On Wednesday, Maria Bartiromo of Fox Business reported that Oracle CEO Larry Ellison, a Trump supporter, told her that, along with the four American members of the TikTok Global board, the fifth “will likely be Japanese, Masa Son. “who is the CEO of SoftBank (who is an investor in ByteDance).
TikTok says it has 100 million US users of the app, which is popular with teens and young adults for sharing lip syncs, dancing, and other short-form videos.
“The success that TikTok has achieved … has apparently made Washington uncomfortable, and has used national security as a pretext to ban the short video sharing app,” China Daily said in the editorial. “National security has become Washington’s weapon of choice when it comes to curbing the growth of companies from foreign countries that are outpacing their American peers.”

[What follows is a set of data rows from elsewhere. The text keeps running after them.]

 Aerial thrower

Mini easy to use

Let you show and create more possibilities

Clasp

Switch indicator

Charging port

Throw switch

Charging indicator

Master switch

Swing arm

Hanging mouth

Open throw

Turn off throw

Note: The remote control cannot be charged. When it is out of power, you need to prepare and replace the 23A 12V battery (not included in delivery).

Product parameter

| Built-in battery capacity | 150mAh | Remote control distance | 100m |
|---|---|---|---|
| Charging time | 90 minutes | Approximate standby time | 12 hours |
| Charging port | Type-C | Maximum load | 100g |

ByteDance will continue to maintain control over the artificial intelligence algorithms that drive the video recommendations of the TikTok application (and that ByteDance uses for the similar Douyin application, available in China).
China Daily said that, with Oracle given the authority to verify the source code of the TikTok app, that would also provide unfair information to the US about ByteDance’s Douyin. Therefore, ByteDance runs the risk of losing not only control of the company, but also its core technology that it has created and owns. That would be detrimental to the long-term development of the company, ”says the newspaper’s editorial.
Over the weekend, TikTok got a one-week postponement of the Commerce Department’s ban on social video app downloads until Sunday, September 27, citing President Trump’s provisional approval of the ByteDance deal.